- _Work order_: Print the text of every row below verbatim, leaving out the pictures.

(Scraped caption text)

::::::::::

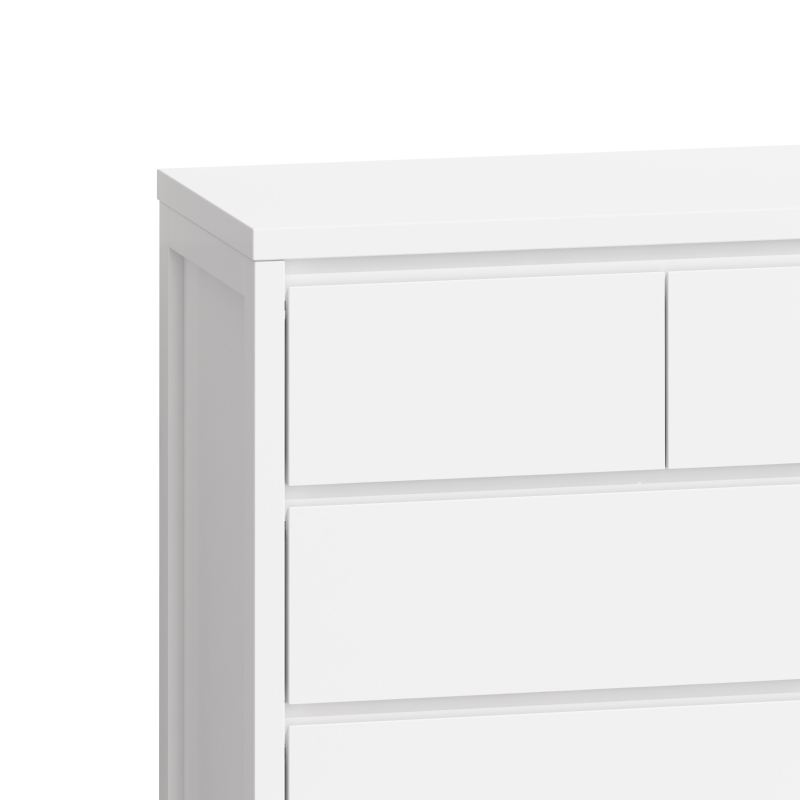 31.61" 4-Tier 5-Drawer MDF Storage Cabinet, Modern Design, Anti-Tipping, Easy Assembly, for Bedroom, Living Room, Dining Room, Hallways, White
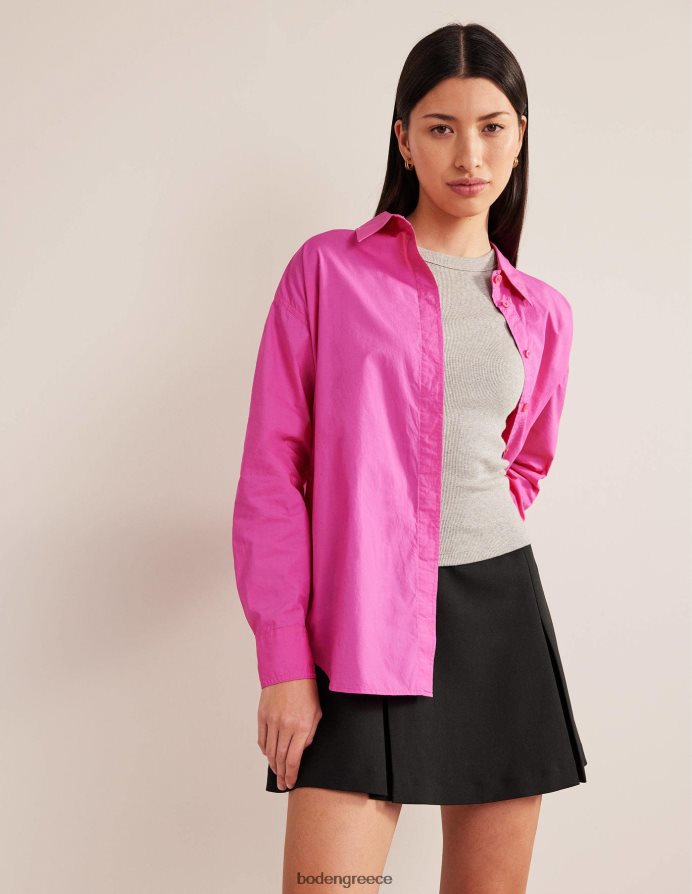 φούξια Fedora είδη ένδυσης υπερμεγέθη βαμβακερό πουκάμισο Boden γυναίκες 464PH81750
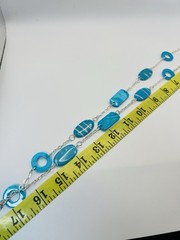 Vintage Blue Lucite Chain Necklace Mod Geometric Statement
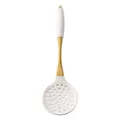 Premium white silicone skimmer spoon with elegant gold stainless steel handle for cooking - Skimmer / White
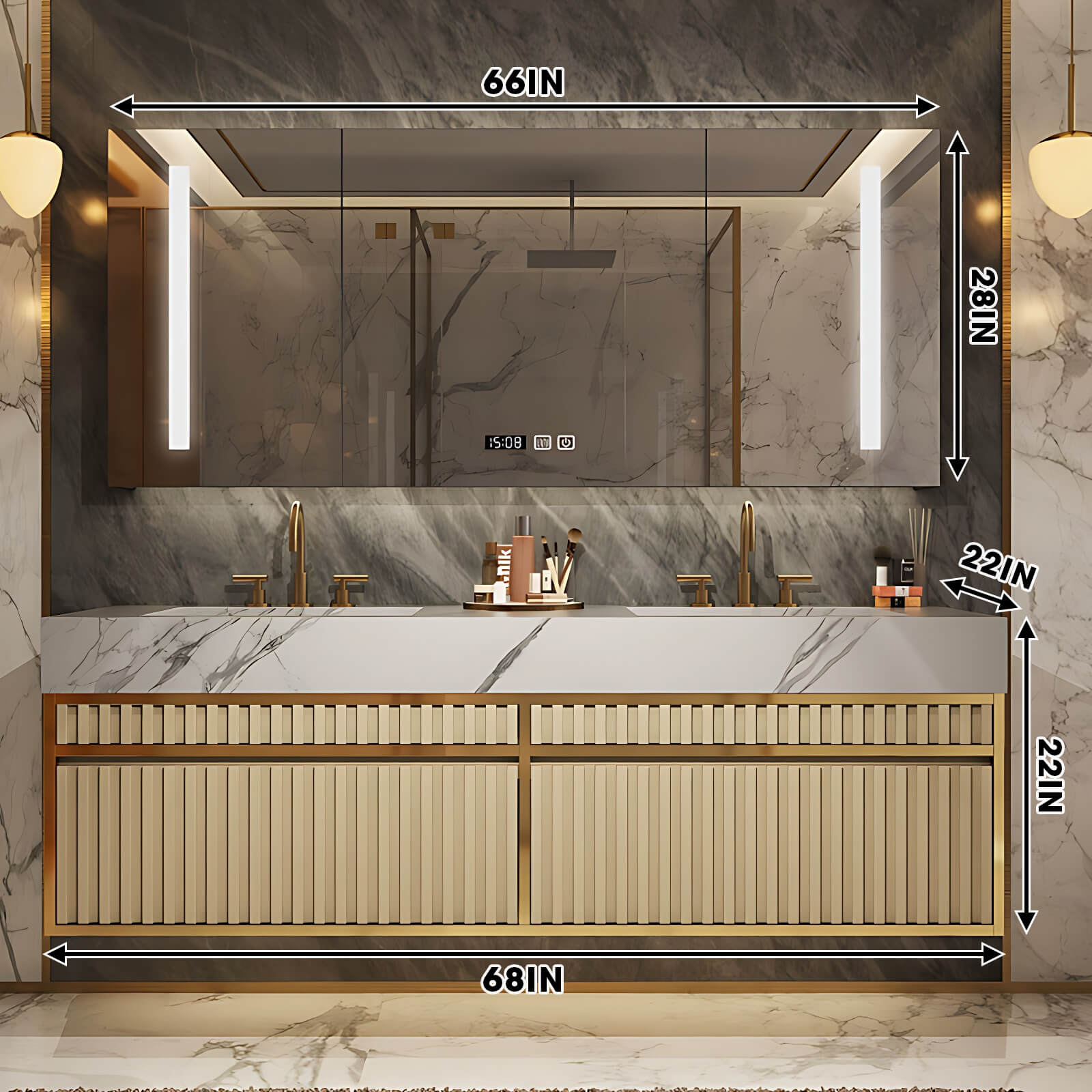 52"- 72" Gold Double Sink Vanity Set for Bathroom – High QLO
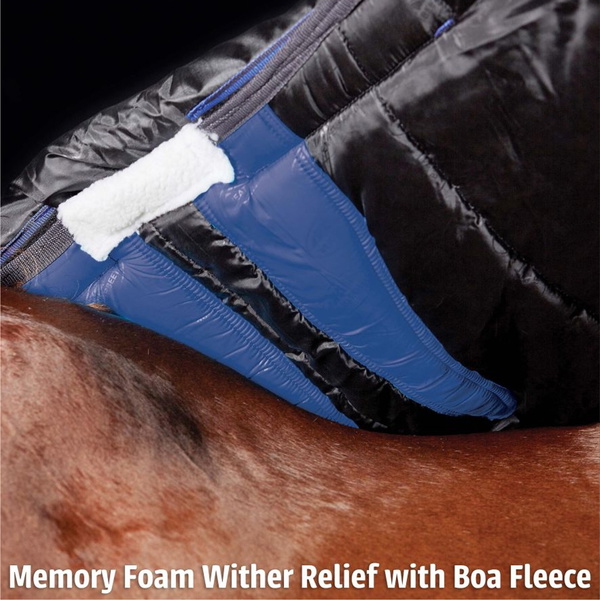 WeatherBeeta ComFiTec Premier Free II Medium-Lite Detach-A-Neck Turnout Rug - Blue / Grey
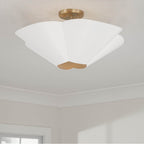Capital Lighting 355443RE Matte Brass,White 23.5'' W X 7.25'' H 4-light Modern Botanical Dual Mount Pendant In Matte White With Painted Matte Brass Interior And Square Designer Chain Image 3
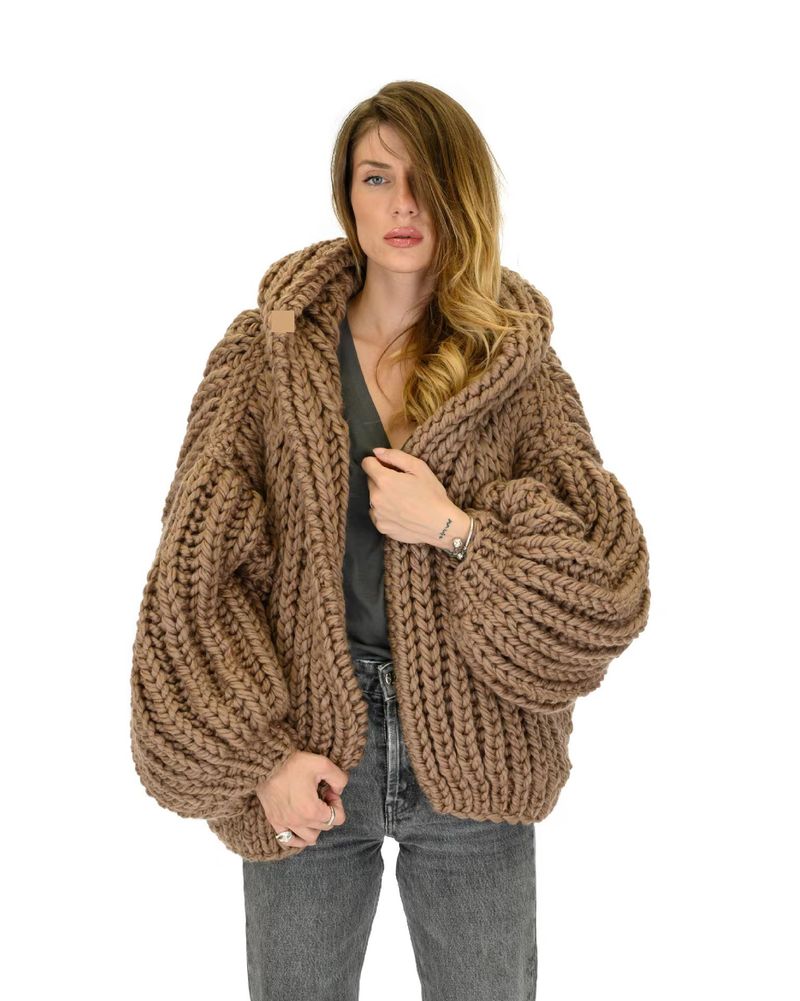 Suéter tipo cárdigan con capucha holgado y transfronterizo, suéter tejido a mano para mujer_voghion.com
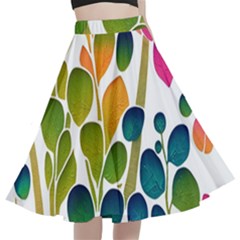 Plants Leaves Colorful A-line Full Circle Midi Skirt With Pocket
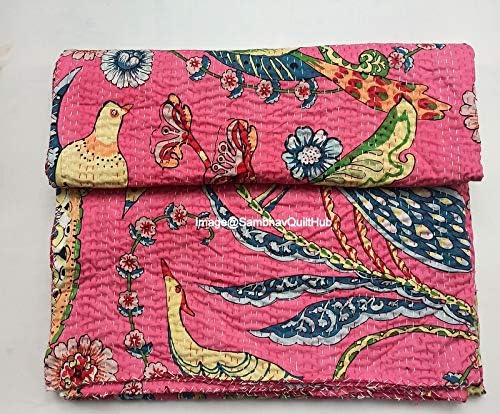 Pink Handblock Animal Print Handmade Cotton Kantha Quilting Boho Bedding Throw Blanket Hippie Queen/King Size Bohemian Block Kantha Quilt (90X108 inches (Double/Queen))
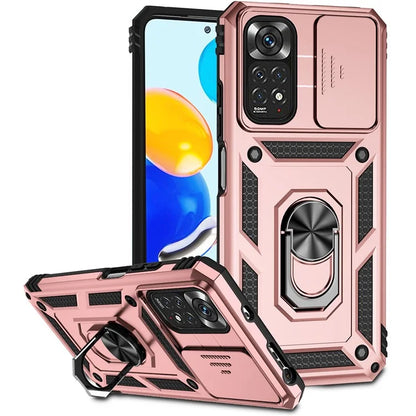 For Xiaomi Redmi Note 11 4G (Qualcomm) / Redmi Note 11S 4G Case PC+TPU Kickstand Phone Cover with Slide Camera Lid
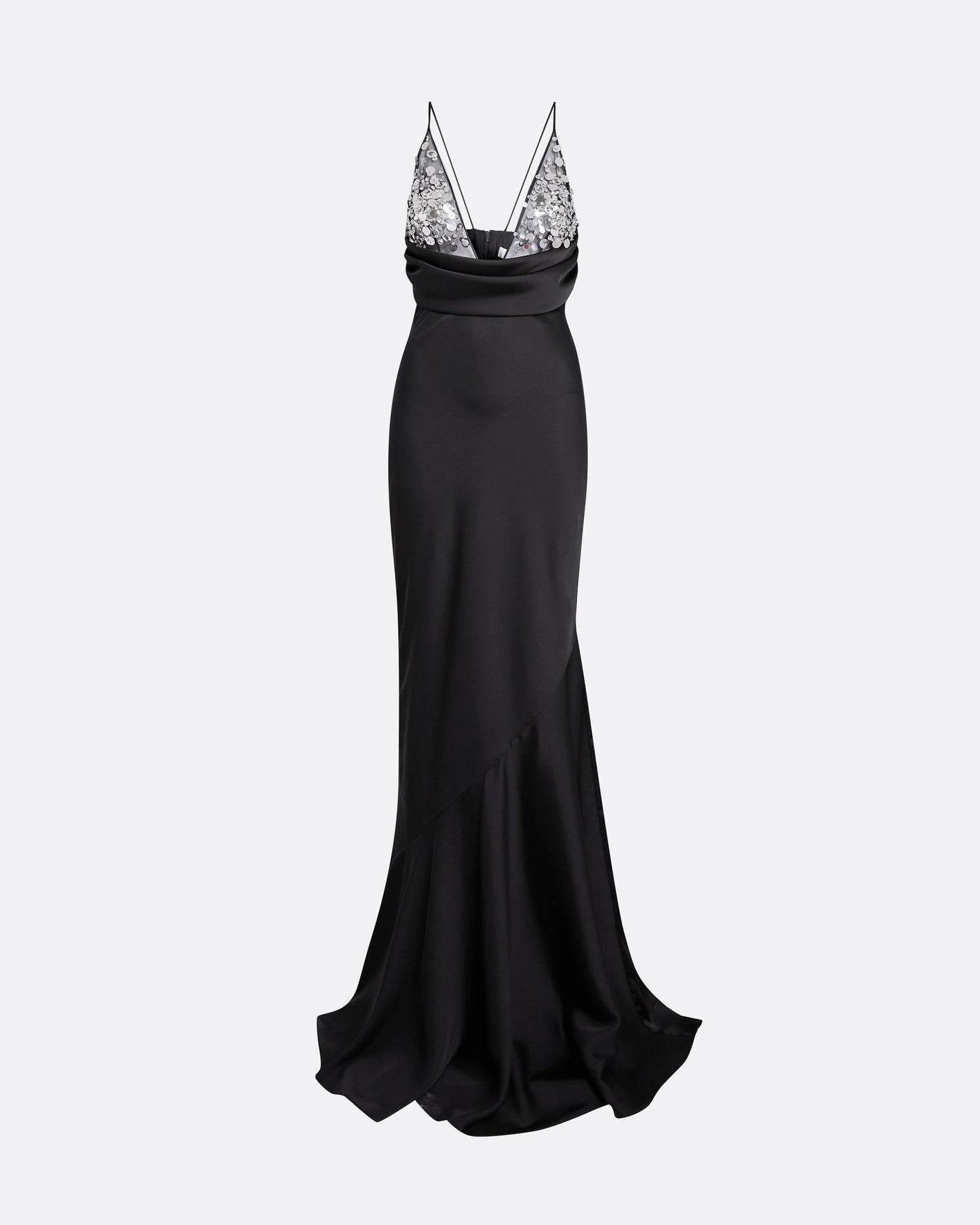 Asia Long Dress in Black with Crystal Embroidery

::::::::::

- _Answer box_:
 31.61" 4-Tier 5-Drawer MDF Storage Cabinet, Modern Design, Anti-Tipping, Easy Assembly, for Bedroom, Living Room, Dining Room, Hallways, White
 φούξια Fedora είδη ένδυσης υπερμεγέθη βαμβακερό πουκάμισο Boden γυναίκες 464PH81750
 Vintage Blue Lucite Chain Necklace Mod Geometric Statement
 Premium white silicone skimmer spoon with elegant gold stainless steel handle for cooking - Skimmer / White
 52"- 72" Gold Double Sink Vanity Set for Bathroom – High QLO
 WeatherBeeta ComFiTec Premier Free II Medium-Lite Detach-A-Neck Turnout Rug - Blue / Grey
Capital Lighting 355443RE Matte Brass,White 23.5'' W X 7.25'' H 4-light Modern Botanical Dual Mount Pendant In Matte White With Painted Matte Brass Interior And Square Designer Chain Image 3
 Suéter tipo cárdigan con capucha holgado y transfronterizo, suéter tejido a mano para mujer_voghion.com
 Plants Leaves Colorful A-line Full Circle Midi Skirt With Pocket
 Pink Handblock Animal Print Handmade Cotton Kantha Quilting Boho Bedding Throw Blanket Hippie Queen/King Size Bohemian Block Kantha Quilt (90X108 inches (Double/Queen))
 For Xiaomi Redmi Note 11 4G (Qualcomm) / Redmi Note 11S 4G Case PC+TPU Kickstand Phone Cover with Slide Camera Lid
 Asia Long Dress in Black with Crystal Embroidery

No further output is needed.